At once, however, one of the men leaped to his feet, and began a fiery speech in Yiddish, speaking gaspingly, passionately, hotly, shaking his fist, fluttering his hands, tearing a passion to tatters. Joe understood not a word, but the burden of the speech was:

"Why should we strike? What for? For the cloak-makers? What have we to do with cloak-makers? We have troubles enough of our own. We have our families to support—our wives and children and relations. Shall they starve for some foolish cloak—makers? Comrades, don't listen to such humbug. Do your work—get done with it. You have good jobs—don't lose them. These revolutionists! They would break up the whole world for their nonsense!
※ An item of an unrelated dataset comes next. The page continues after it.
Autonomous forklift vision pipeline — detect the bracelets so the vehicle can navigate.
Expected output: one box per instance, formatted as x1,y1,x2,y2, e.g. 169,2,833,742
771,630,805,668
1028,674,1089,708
It's not they who have to suffer; it's us working people. We do the starving, we do the fighting. Have sense; bethink yourselves; don't make fools out of yourselves!"

A buzz of talk arose with many gesticulations.

"He's right! Why should we strike—Och, Gott, such nonsense!—No more strike talk."

Then Sally arose, pale, eyes blazing. She shook a stanch little fist at the crowd. But how different was her speech from the one in Carnegie Hall—that time when she had been truly inspired.

"Shame on all of you! You're a lot of cowards! You're a lot of traitors! You can't think of anything but your bellies! Shame on you all! Women would never stand for such things—young girls, your sisters or your daughters, would strike at once! Let me tell you what will happen to you. Some day there will be a strike of shirt-waist-makers, and then your boss will go to the cloak-house and say, 'Now you make shirtwaists for me,' and the cloak-makers will make the shirtwaists, saying, 'When we were striking, the shirtwaist-makers made cloaks; now we'll make waists.' And that will ruin your strike, and ruin you all. Working people must unite! Working people must stand by each other! That's your only power. The boss has money, land, machinery, friends. What have you? You only have each other, and if you don't stand by each other, you have nothing at all. Strike! I tell you! Strike and show 'em! Show 'em! Rise and resist! You have the power! You are bound to win! Strike! I tell you!"